▶ _Text section_
- Opening Delimiter -
Good Time
Josh and Benny Safdie might be the talk of the film world right now with Uncut Gems but 2017’s Good Time remains one of the decade’s finest films. After a bank heist goes horribly wrong, Connie and Nick go on the run, but as the night unfolds so does a neon stained canvas of violence, betrayal and bad decisions.
The Safdie’s film is like the twitchy younger bother of Scorsese’s Mean Streets. Both films inhabit an untrustworthy New York underbelly and feed off the kinetic energy of its anti-heroes as they descend into violence and petty crime. Robert Pattinson’s Connie even feels like the ADHD bastard child of Harvey Keitel’s righteous Charlie but also has the adolescent recklessness of Robert DeNiro’s Johnny Boy.
But like Scorsese’s early masterpiece, Good Time adores its crooks, its low lives and its addicts.
These are people neglected by structures and tossed aside by systems and the Safdie’s bury into that desperation and what it can do to you. The opening scene of the film features Connie intruding on his disabled brother’s therapy session and eventually taking him out of the clutches of the therapist. It’s a delicate but heart-wrenching introduction to two characters who don’t trust the system but may also have no reason not to do so. Those tears that stream down Nick’s face as he’s asked a set of questions is Good Time at its most considered and melancholy, but perhaps its most revealing.
But it’s the central theme of unconditional love in Good Time that gives the film an unlikely warmth that creeps up on you. Connie just wants to look after Nick. He wants to protect his vulnerable brother but as the Safdie’s show us; everyone connected to Connie is eventually smothered by his intentions. The art of self-destruction and the misjudged, toxic love Connie lauds over his brother really gives Good Time it’s aching heart.
However, it just wouldn’t be a Safdie Brothers film without it eating away at your nerves.
- Closing Delimiter -
▶ _Stored data_
- Opening Delimiter -
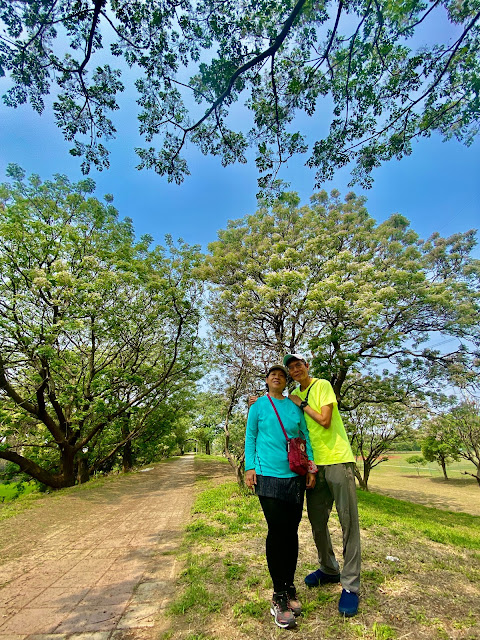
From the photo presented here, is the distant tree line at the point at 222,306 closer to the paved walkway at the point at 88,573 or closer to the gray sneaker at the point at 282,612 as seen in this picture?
the paved walkway at the point at 88,573

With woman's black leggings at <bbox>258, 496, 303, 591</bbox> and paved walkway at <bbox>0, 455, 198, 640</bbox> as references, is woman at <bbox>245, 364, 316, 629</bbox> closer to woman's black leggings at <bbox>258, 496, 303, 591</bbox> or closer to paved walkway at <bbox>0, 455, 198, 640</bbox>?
woman's black leggings at <bbox>258, 496, 303, 591</bbox>

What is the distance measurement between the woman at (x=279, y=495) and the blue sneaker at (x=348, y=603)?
- Closing Delimiter -
▶ _Required work_
a - Summarize the review of Good Time in two sentences.
b - From the review of Good Time, extract the passage that begins with the words "But it’s the" and ends after the words "at your nerves.".
c - Write the next part of the review of Good Time, picking up after its final sentence.
The items are not needed for this work.

▶ _Written responses_
a - The review praises the Safdie brothers' 2017 film Good Time, in which Connie and Nick go on the run after a bank heist goes wrong, as one of the decade's finest films and compares it to Scorsese's Mean Streets. It argues that the film adores its neglected characters and gets an unlikely warmth from Connie's unconditional but self-destructive love for his vulnerable brother Nick.

b -
But it’s the central theme of unconditional love in Good Time that gives the film an unlikely warmth that creeps up on you. Connie just wants to look after Nick. He wants to protect his vulnerable brother but as the Safdie’s show us; everyone connected to Connie is eventually smothered by his intentions. The art of self-destruction and the misjudged, toxic love Connie lauds over his brother really gives Good Time it’s aching heart.
However, it just wouldn’t be a Safdie Brothers film without it eating away at your nerves.

c -
Characters are introduced with speedy, frantic close-ups, the moments before all hell breaks loose are ominously hushed in anxiety shredding fashion and the Day-Glo nightmare sheen of it all lends it a playful uneasiness… and cool. But, it’s the danger of the piece that stalks you. The peril and the uncertainty feels almost omniscient and inevitable – we can’t escape it just as Connie and Nick can’t escape their rotten destiny because these are characters trapped in a way of life they just don’t understand.
For all its layers and its affection of its characters, there’s ultimately something dirty and frenzied about Good Time. The film dances and sways with the paranoid urgency of an amphetamine binge and it showers you with LSD laced visuals that eventually culminate in a literal haunted house where Connie is plunged into a plastic hell of grotesque fairground waxworks and gritty brutality.
On further watches, the black comedy of it all reveals itself too – the haphazard, clumsy and downright stupid denouements to ice-cold plans shock and provide a morbid chuckle. The performances get better and better also. Pattinson and Benny Safdie both excel against Sean Prince Williams’s beautifully unwashed and grimy cinematography, and the film wraps up with one of the most haunting and tragic close-ups in recent times.
Uncut Gems will probably be on your watch list in the new year, but make sure you watch Good Time before you go.